Sonic eats up the environment like nobody's business. People have modded Sonic into GTA games before, which gives us a perfect visualization of the problem of Sonic inhabiting an open-world environment:
At this speed, there is no reason to pack the environment with detail because no player will ever see it. They'll just run right past it. There are a couple ways around this. One is to make the entire map proportionally much larger than in a typical open-world game. The other way is to slow Sonic down, like when he's in Station Square in SA1.
Admittedly, game engine tech has marched on, and LOD pop-in isn't as bad as it used to be. In like, UE4 or UE5, you
can make a Sonic game with a huge environment, and have Sonic traveling at - or close to - his full speed without much trouble. However, there are tradeoffs. It's a balancing act between depicting Sonic at full speed in a huge, inflated, empty environment, or slowing him down and actually bothering to populate the open world with detail, obstacles, et cetera.
Then, there's problem number three. Sonic has a fairly limited, standard set of traversal moves throughout the series. The Spin Dash and Homing Attack, for instance, are as much attacks as they are traversal techniques. In Sonic, moving and attacking are the same thing. Sonic destroys enemies by crashing into them with his body, which is a holdover from the early platforming era when Mario used to stomp Goombas by jumping and landing on them. This is different from a lot of other adventure games and platformers, where movement and attacking are two entirely different things. While playing as Sonic, an enemy is not something you slow down and fight with a sword or gun or fisticuffs or whatever, usually (with a few exceptions). They're just another type of obstacle. The attacks are dual-purpose. There are spots in SA2 where using the homing attack for traversal is basically mandatory, like in some spots where you use a homing attack along strings of flying enemies that act as stepping stones, or in Final Rush when you have to use it to ascend short vertical rails:
Every adventure/platformer character has their own type of traversal moveset. Lara Croft specializes in ledge grabs and ledge traversal, slide-into-jump maneuvers, crawling under obstacles, hand-over-hand, swinging, et cetera. The titular Prince in Prince of Persia can bounce all the way up two opposing walls, wallrun, et cetera. Sonic doesn't do any of that. Those types of maneuvers usually require slow, careful planning, standing in place and eyeballing the jump before you do it. In Sonic, there is no time to eyeball. You do a homing attack on a spring, and sail through the air, and now you can come down on a platform somewhere well above your previous position. If the environment is made too complex, and Sonic's new moves cater to that, it will only slow things down. That's why, in games like Prince of Persia, or Titanfall, or Mirror's Edge, when you're supposed to do a wallrun, you'll usually encounter a conspicuous wall or billboard or something that looks like you're supposed to wallrun along it and then jump off. When it comes time for Sonic to do a wallrun in Sonic Adventure, the ground itself twists into the vertical like a fucking Hot Wheels track, no reflexes or planning required.

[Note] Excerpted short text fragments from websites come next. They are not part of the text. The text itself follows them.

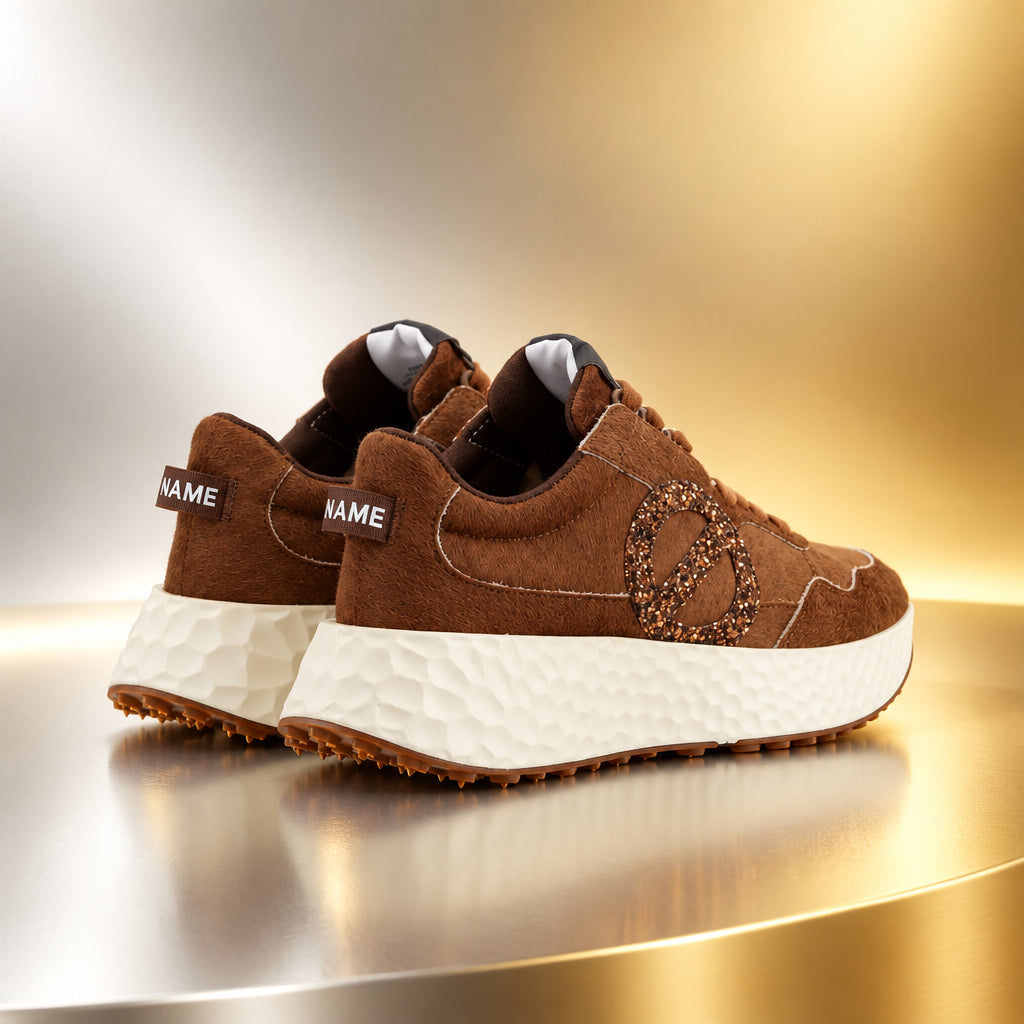 NO NAME SNEAKERS CARTER JOGGER CHOCO/BRONZE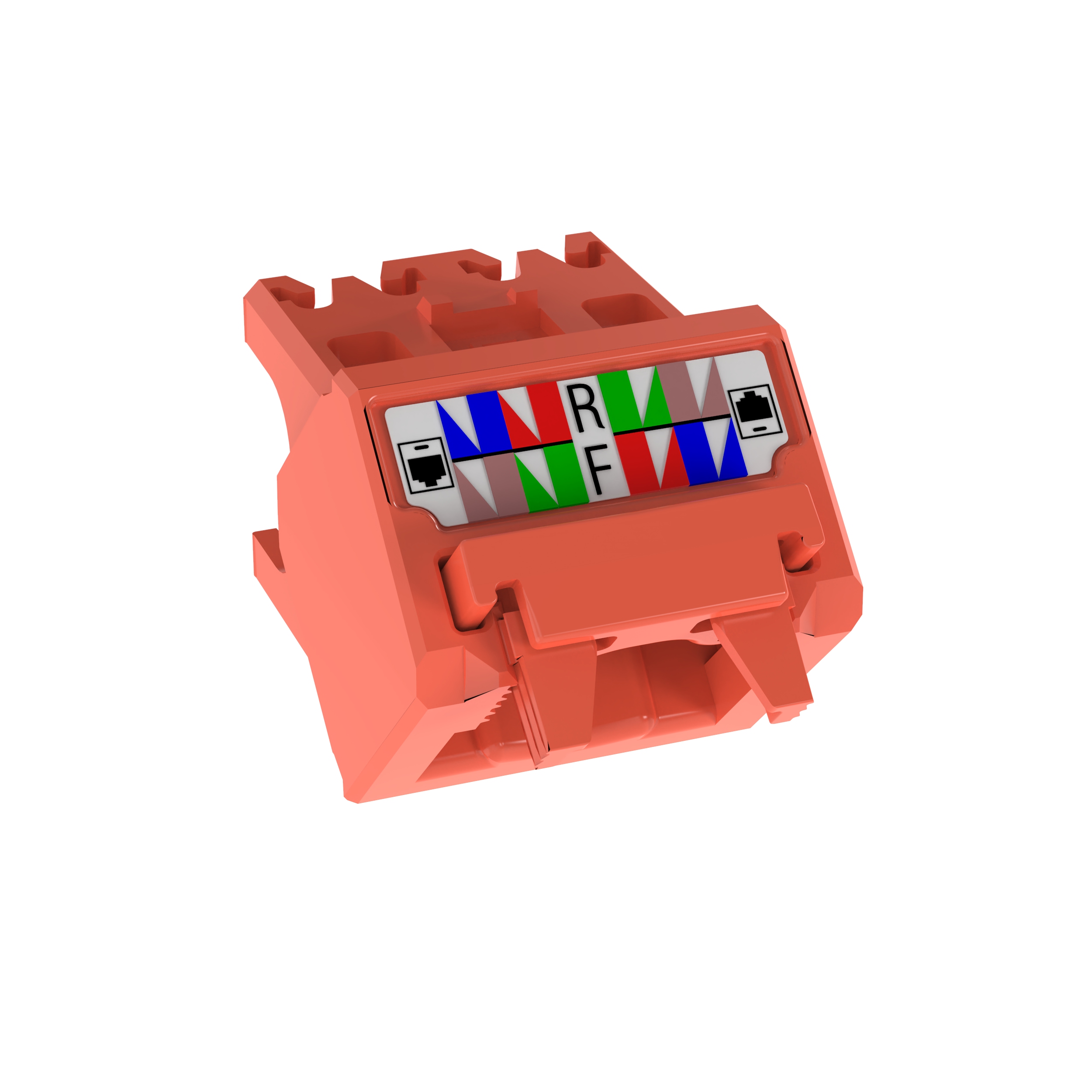 45° Angled Wire Cap for Cat 5e UTP TG Jack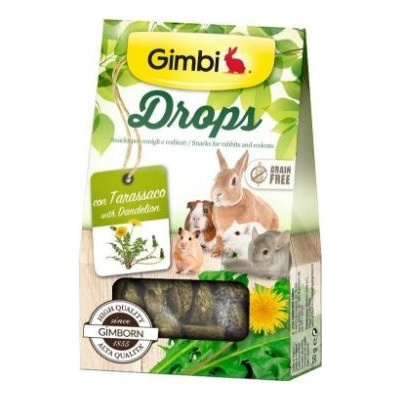 GIMBORN Gimbi DROPS Hlodavec s pampeliškou 50 g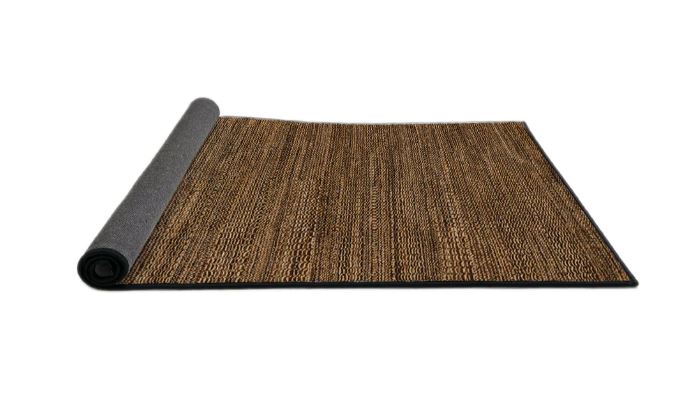 7x9 Red Abstract Modern Area Rug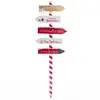 FEERIC LIGHTS & CHRISTMAS Pancarte Bois - 120 cm - Rouge et blanc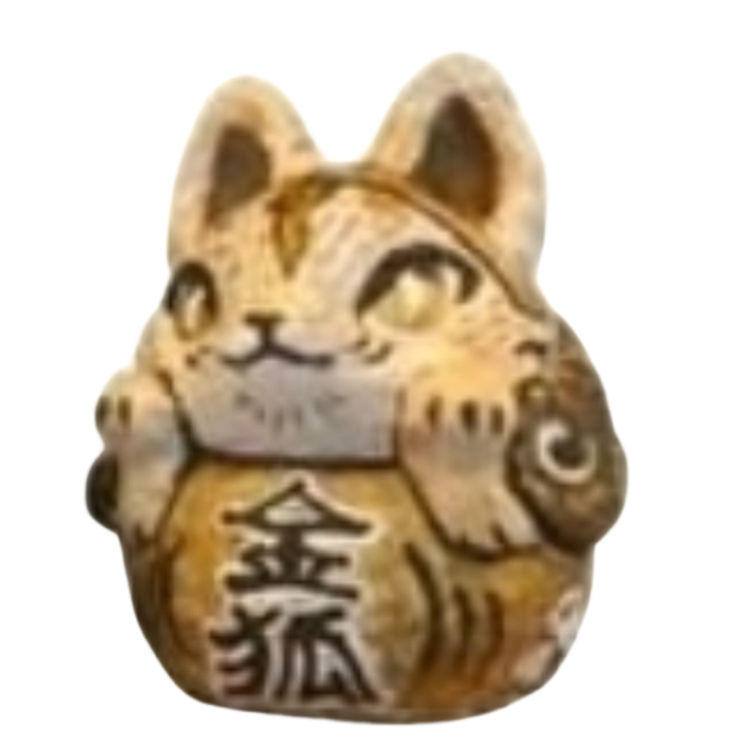 Gold Daruma Fox by Genkosha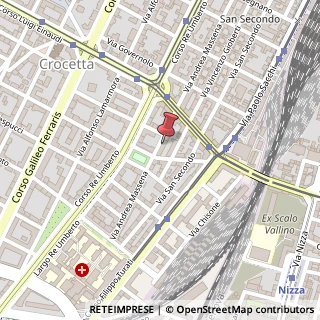 Mappa Via Massena, 79, 10128 Torino, Torino (Piemonte)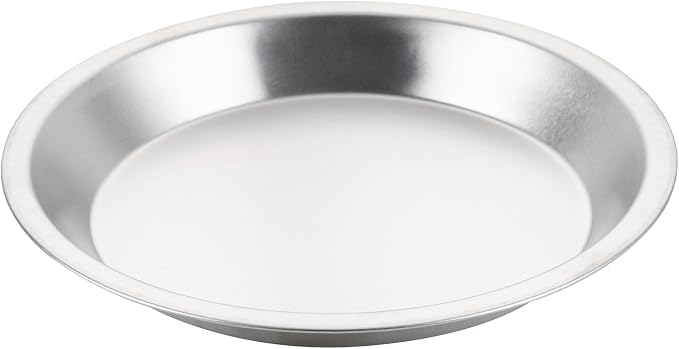 Restaurantware Aluminum Pie Pan 72 Count 10 Inch Round 1.25 Inch Deep Oven-Friendly Pie Tin, Lightweight Baking Pan, Silver Plate for Quiche, Fruit Pies, Home And Commercial Kitchens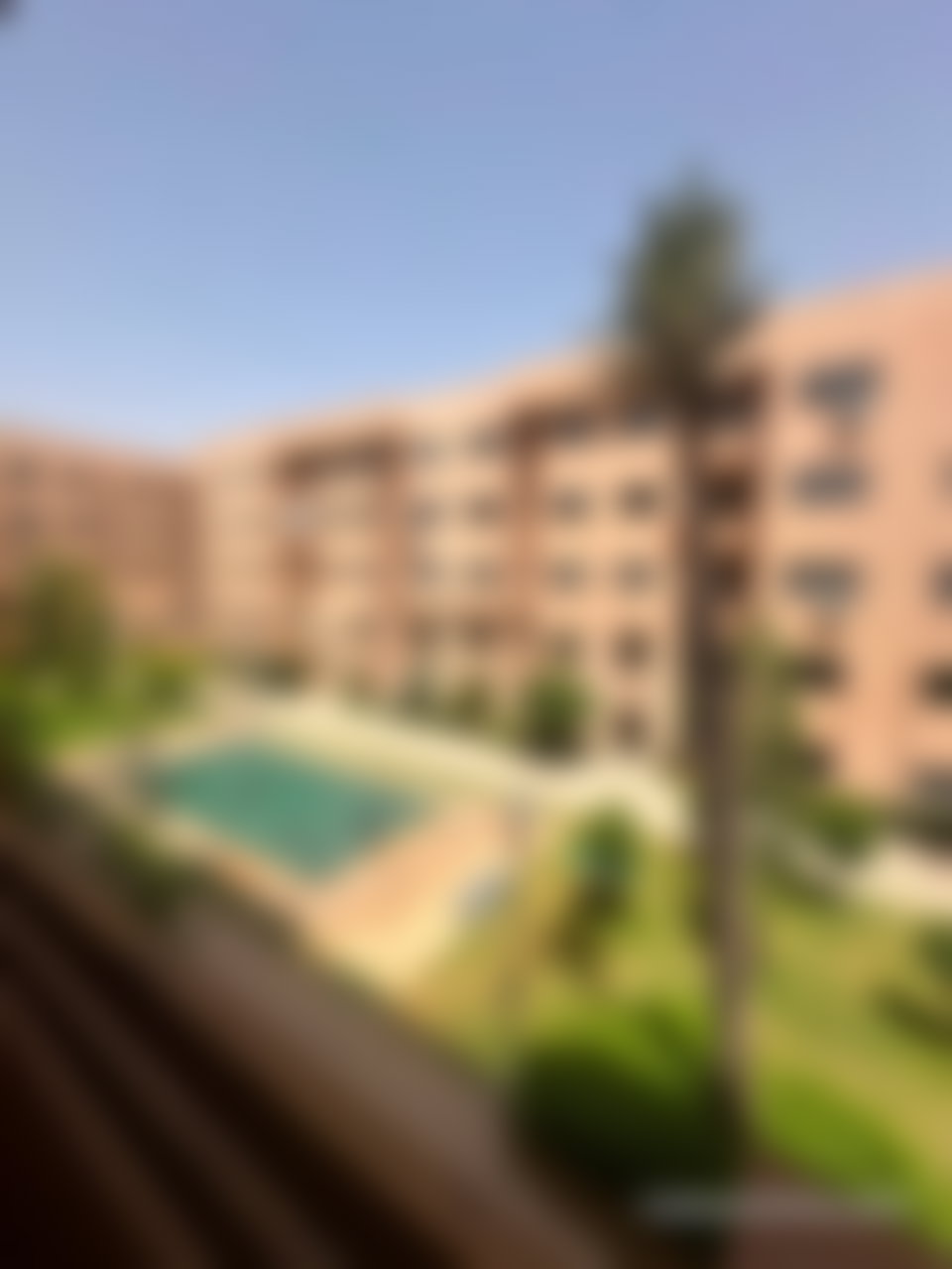 شقة بلمسة عصرية مع شرفة ومسبح في سملالية مراكش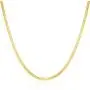 HAWSON Snake Chain Necklace for Women Men, 18k Gold Filled Snake Chain Choker, Stacking Layering Necklaces for Girls, Herringbone Chain Necklace, Flat Chain, Strand Collars Choker 16''-24''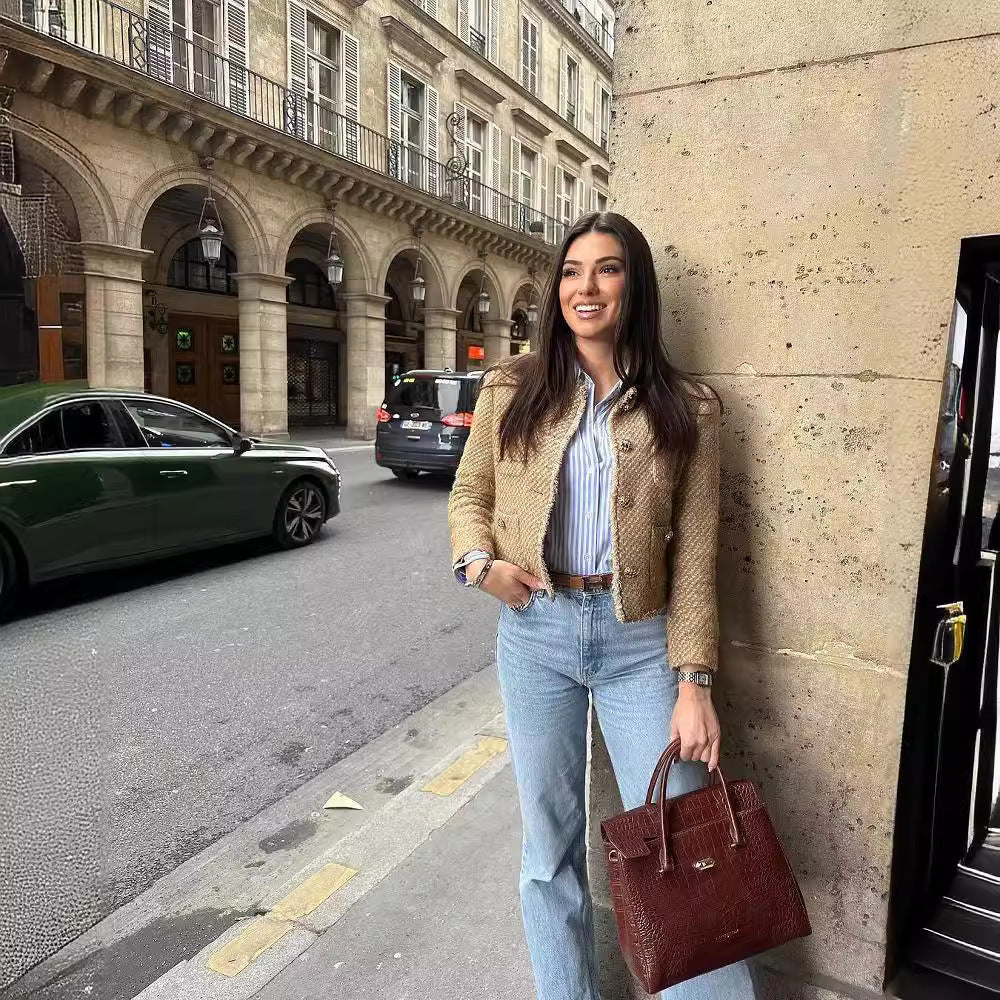 Classic Tweed Cropped Jacket
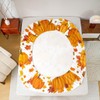 Fall Pumpkin Bed Sheets Queen Autumn Maple Leaves Bedding Set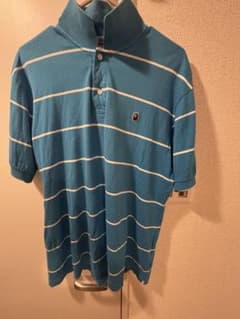A Bathing Ape ストライプポロシャツ Lサイズのサムネイル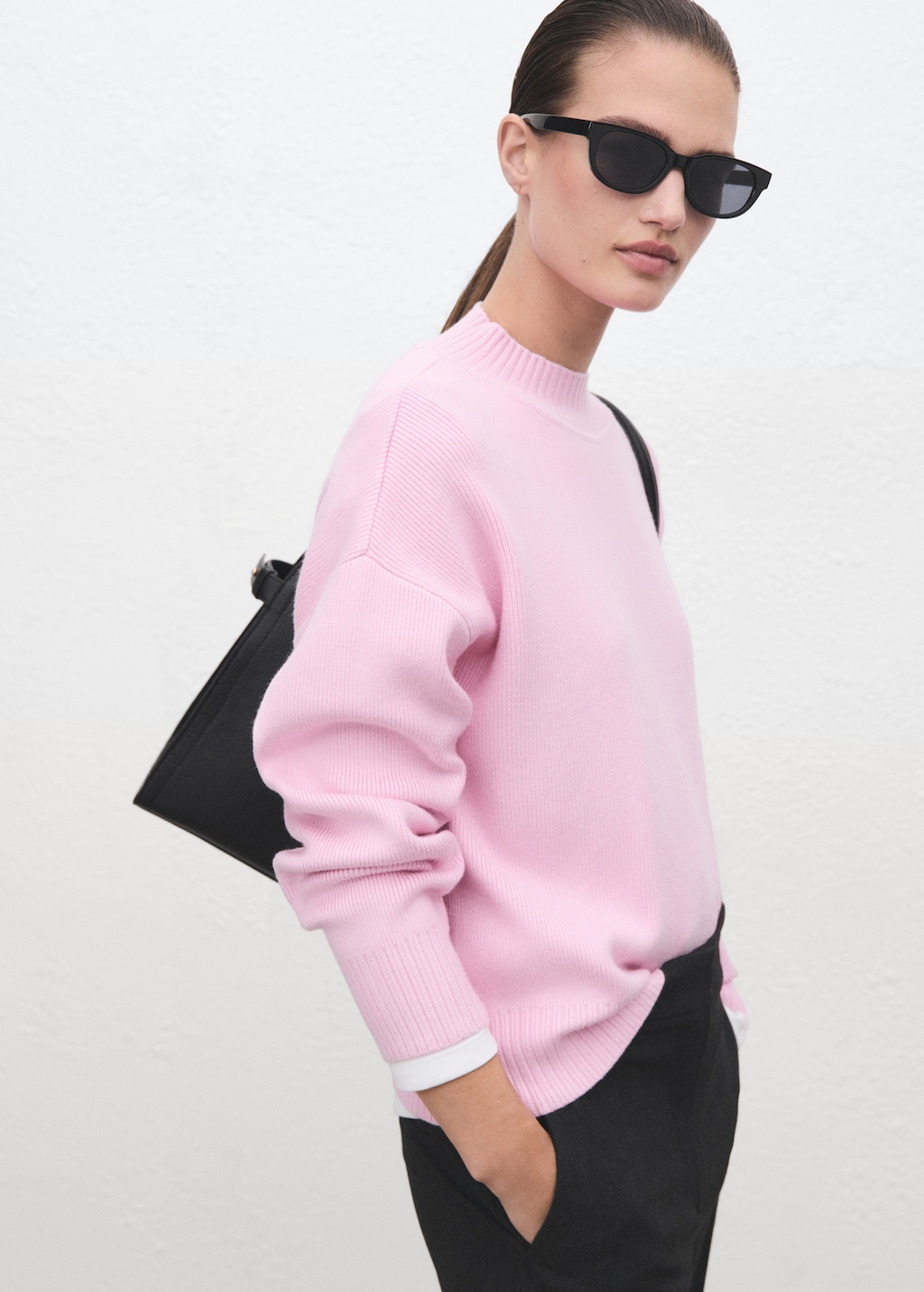 Mango High collar sweater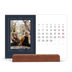 Easel Desk Calendar Landscape  — Prussian blue [April]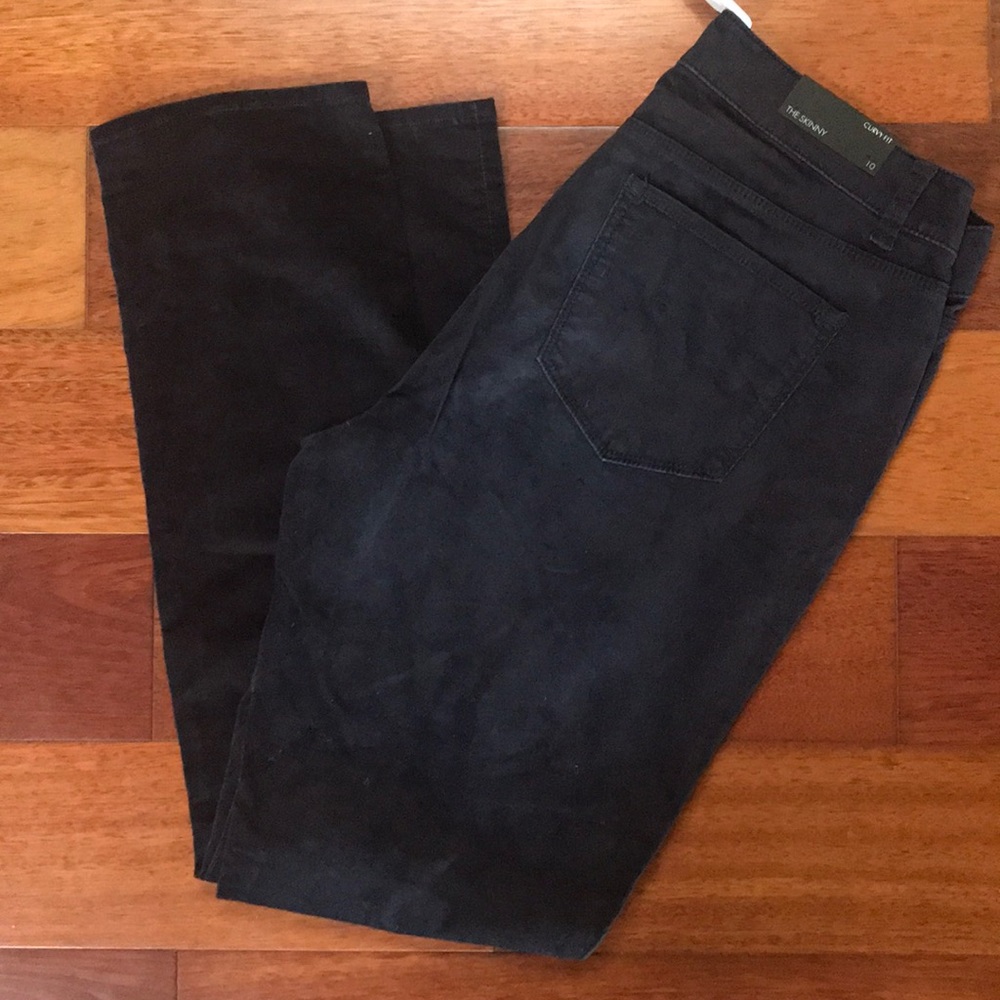 NWT Ann Taylor Curvy Fit The Skinny Velvet Jeans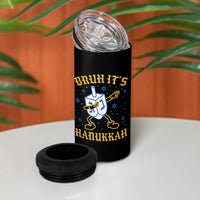 Bruh Hanukkah 4 in 1 Can Cooler Tumbler Funny Dabbing Dreidel Love Jewish Chanukah Jew Gift - Wonder Print Shop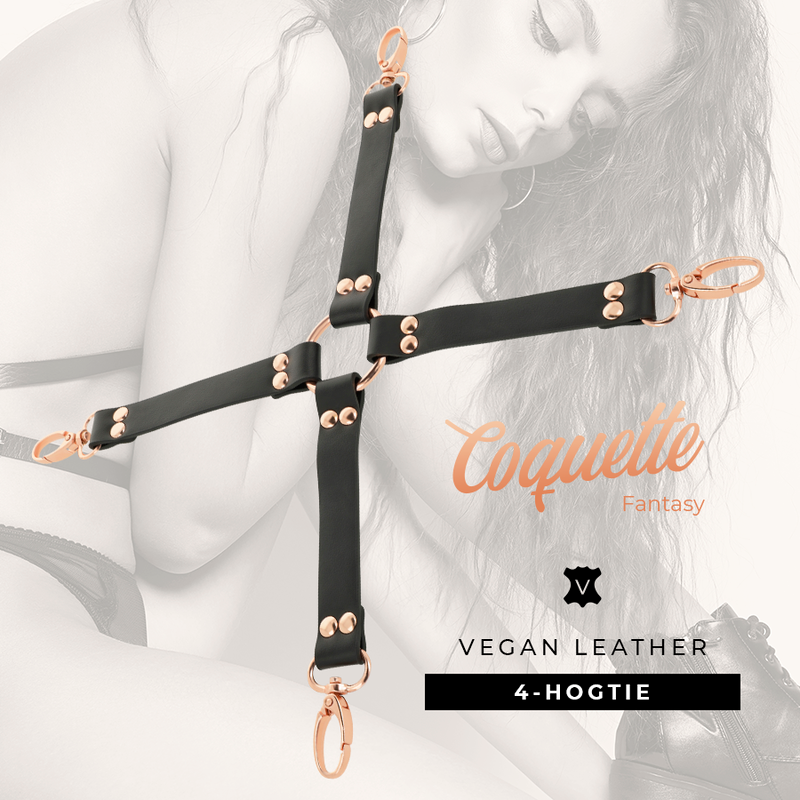 COQUETTE CHIC DESIRE - CRAVATE FANTAISIE EN CUIR VEGAN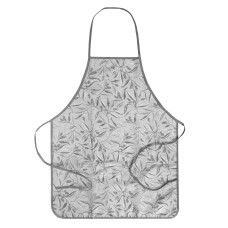 Фартух Ardesto Grey leaves 60х80см, 100% поліестер, cірий (ART12GL)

Designing an open world with traversal mechanics and/or adding new moves to Sonic's repertoire could slow Sonic down much more than if he was confined to a fairly linear track, if they allowed it to.
I want to see what they'll do to avoid these problems in Frontiers. It is honestly a real design challenge to make an open-world environment with good platforming and verticality that isn't flat and boring, or rendered monotonous by excessive backtracking, and that goes double for an open-world game with a really fast player character.